Infer rnnt onnx wrong
pengaoao opened this issue · 1 comments
the pretrained model got from
https://github.com/espnet/espnet/tree/master/egs2/librispeech/asr1
Conformer-RNN Transducer
Environments
date: Wed Apr 27 09:30:57 EDT 2022
python version: 3.8.5 (default, Sep 4 2020, 07:30:14) [GCC 7.3.0]
espnet version: espnet 0.10.7a1
pytorch version: pytorch 1.8.1+cu102
Git hash: 21d19be00089678ca27f7fce474ef8d787689512
Commit date: Wed Mar 16 08:06:52 2022 -0400
ASR config: conf/tuning/transducer/train_conformer-rnn_transducer.yaml
Decode config: conf/tuning/transducer/decode.yaml
Pretrained model: https://huggingface.co/espnet/chai_librispeech_asr_train_conformer-rnn_transducer_raw_en_bpe5000_sp
export onnx script:
from espnet2.bin.asr_inference import Speech2Text
import os
import yaml
from espnet_onnx.export import ASRModelExport
from pathlib import Path
m = ASRModelExport()
m.set_export_config(max_seq_len=5000)
transducer_conf = yaml.safe_load(Path('espnet/egs2/librispeech/asr1/conf/decode_rnnt_conformer.yaml').read_text())

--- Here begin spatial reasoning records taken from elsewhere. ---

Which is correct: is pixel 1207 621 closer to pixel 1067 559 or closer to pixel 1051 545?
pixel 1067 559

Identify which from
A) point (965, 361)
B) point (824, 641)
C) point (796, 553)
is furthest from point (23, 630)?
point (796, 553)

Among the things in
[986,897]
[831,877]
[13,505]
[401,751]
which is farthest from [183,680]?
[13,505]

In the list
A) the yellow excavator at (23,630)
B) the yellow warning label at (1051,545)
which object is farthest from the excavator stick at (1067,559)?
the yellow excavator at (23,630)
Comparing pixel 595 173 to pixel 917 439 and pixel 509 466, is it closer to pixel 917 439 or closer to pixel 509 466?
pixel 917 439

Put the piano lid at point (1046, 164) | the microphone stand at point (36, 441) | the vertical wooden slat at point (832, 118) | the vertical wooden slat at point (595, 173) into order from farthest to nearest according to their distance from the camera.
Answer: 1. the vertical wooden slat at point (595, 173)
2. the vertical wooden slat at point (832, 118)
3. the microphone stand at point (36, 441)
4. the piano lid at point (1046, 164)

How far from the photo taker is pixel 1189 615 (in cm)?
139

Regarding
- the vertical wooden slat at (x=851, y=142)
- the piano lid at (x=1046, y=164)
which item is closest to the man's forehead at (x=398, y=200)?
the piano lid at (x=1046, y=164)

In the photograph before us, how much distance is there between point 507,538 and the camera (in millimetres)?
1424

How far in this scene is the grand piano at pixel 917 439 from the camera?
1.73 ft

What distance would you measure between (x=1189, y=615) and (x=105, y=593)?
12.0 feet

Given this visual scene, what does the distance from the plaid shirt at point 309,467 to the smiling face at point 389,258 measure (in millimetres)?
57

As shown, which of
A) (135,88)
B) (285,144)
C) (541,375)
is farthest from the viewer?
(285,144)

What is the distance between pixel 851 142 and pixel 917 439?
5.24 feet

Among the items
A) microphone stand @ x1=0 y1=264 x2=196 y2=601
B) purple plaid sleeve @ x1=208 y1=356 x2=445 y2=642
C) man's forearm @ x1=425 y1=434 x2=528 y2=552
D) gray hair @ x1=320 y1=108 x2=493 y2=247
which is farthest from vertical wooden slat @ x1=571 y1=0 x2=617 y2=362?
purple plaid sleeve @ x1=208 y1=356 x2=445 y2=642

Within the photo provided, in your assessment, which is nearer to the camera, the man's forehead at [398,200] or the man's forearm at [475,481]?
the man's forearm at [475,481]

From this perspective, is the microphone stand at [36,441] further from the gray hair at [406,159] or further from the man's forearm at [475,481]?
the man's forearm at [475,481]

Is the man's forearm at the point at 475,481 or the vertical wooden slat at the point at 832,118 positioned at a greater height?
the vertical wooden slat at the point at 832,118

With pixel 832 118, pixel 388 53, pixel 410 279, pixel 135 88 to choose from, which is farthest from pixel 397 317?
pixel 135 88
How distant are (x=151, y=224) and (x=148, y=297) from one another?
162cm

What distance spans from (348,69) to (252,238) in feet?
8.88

speech2text = Speech2Text(asr_train_config="test/espnet_onnx2/rnnt/exp/asr_train_rnnt_conformer_ngpu4_raw_en_bpe5000_sp/config.yaml",
asr_model_file="espnet_onnx2/rnnt/exp/asr_train_rnnt_conformer_ngpu4_raw_en_bpe5000_sp/valid.loss.ave_10best.pth",
transducer_conf=transducer_conf["transducer_conf"],
lm_train_config = "test/espnet_onnx2/rnnt/lm_config/config.yaml",
lm_file="test/espnet_onnx2/rnnt/lm_config/17epoch.pth",
lm_weight=0.0
)
m.export(speech2text, 'onnx_export', quantize=False)
the infer script is:
import librosa
from espnet_onnx import Speech2Text
#from pyacl.acl_infer import init_acl, release_acl
from tqdm import tqdm
import os,re
def findAllFile(base):
for root, ds, fs in os.walk(base):
for f in fs:
if re.match(r'.\d.', f) and f.endswith("flac"):
fullname = os.path.join(root, f)
yield fullname
#init_acl(0)
#speech2text = Speech2Text(tag_name='')
speech2text = Speech2Text(model_dir='/root/.cache/espnet_onnx/onnx_export/')
path = "espnet/egs2/librispeech/asr1/downloads/LibriSpeech/test-clean/"
j = 0
with open("test2.txt", 'w') as fout:
for i in findAllFile(path):
y, sr = librosa.load(i, sr=16000)
nbest = speech2text(y)
res = ""
res = "".join(nbest[0][1])
fout.write('{} {}\n'.format(i.split('/')[-1].split('.')[0], res))
the ERROR is:
root@ubuntu:/home/test/espnet_onnx2/rnnt# python3 infer.py
Traceback (most recent call last):
File "infer.py", line 24, in
nbest = speech2text(y)
File "/usr/local/python3.7.5/lib/python3.7/site-packages/espnet_onnx/asr/asr_model.py", line 84, in call
nbest_hyps = self.beam_search(enc[0])[:1]
File "/usr/local/python3.7.5/lib/python3.7/site-packages/espnet_onnx/asr/beam_search/beam_search_transducer.py", line 111, in call
nbest_hyps = self.search_algorithm(enc_out)
File "/usr/local/python3.7.5/lib/python3.7/site-packages/espnet_onnx/asr/beam_search/beam_search_transducer.py", line 238, in default_beam_search
lm_tokens, max_hyp.lm_state, None
File "/usr/local/python3.7.5/lib/python3.7/site-packages/espnet_onnx/asr/model/lms/transformer_lm.py", line 62, in score
k: v for k, v in zip(self.enc_in_cache_names, state)
TypeError: zip argument #2 must support iteration
I found the script run function score in espnet_onnx/asr/model/lms/transformer_lm.py, but the state is None, that may be the reason for this ERROR
@pengaoao Thank you for reporting the issue.
You are correct, I think we need to add if
sentence here to avoid state=None case.